Wasserstein Gradient Flows of the Discrepancy with Distance Kernel on the Line
Johannes Hertrich, Robert Beinert, Manuel Gräf, Gabriele Steidl
TL;DR
For the Dirac measure ν, it is shown that F ν is convex along (generalized) geodesics, and this functional appears to be convex, and the Wasserstein gradient is determined analytically.
Abstract
This paper provides results on Wasserstein gradient flows between measures on the real line.

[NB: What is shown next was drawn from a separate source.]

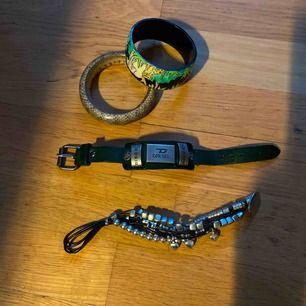 25,5 cm diesel armband skinn( passar tjej el kille) ( grön) diddi svart 21,5 cm , 2 st övriga armband. Allt i fint skick Frakt spårbart ca 60kr ( alla armband följer med som bilden visar)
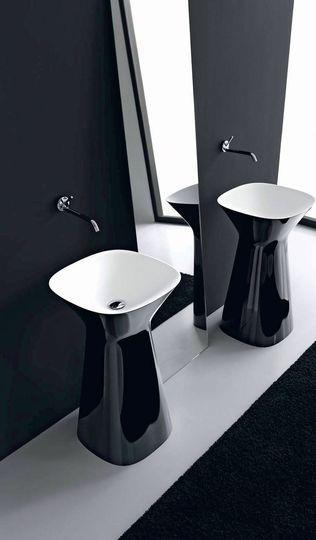 Glossy noir et blanc, vasque colonne en céramique Mister, L 50 x l 50 x H 85 cm, prix sur demande, design Meneghello Paolelli, Hidra Ceramica.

Utilizing the isometric embedding of the Wasserstein space $\mathcal P_2(\mathbb R)$ into the Hilbert space $L_2((0,1))$, Wasserstein gradient flows of functionals on $\mathcal P_2(\mathbb R)$ can be characterized as subgradient flows of associated functionals on $L_2((0,1))$. For the maximum mean discrepancy functional $\mathcal F_ν:= \mathcal D^2_K(\cdot, ν)$ with the non-smooth negative distance kernel $K(x,y) = -|x-y|$, we deduce a formula for the associated functional. This functional appears to be convex, and we show that $\mathcal F_ν$ is convex along (generalized) geodesics. For the Dirac measure $ν= δ_q$, $q \in \mathbb R$ as end point of the flow, this enables us to determine the Wasserstein gradient flows analytically. Various examples of Wasserstein gradient flows are given for illustration.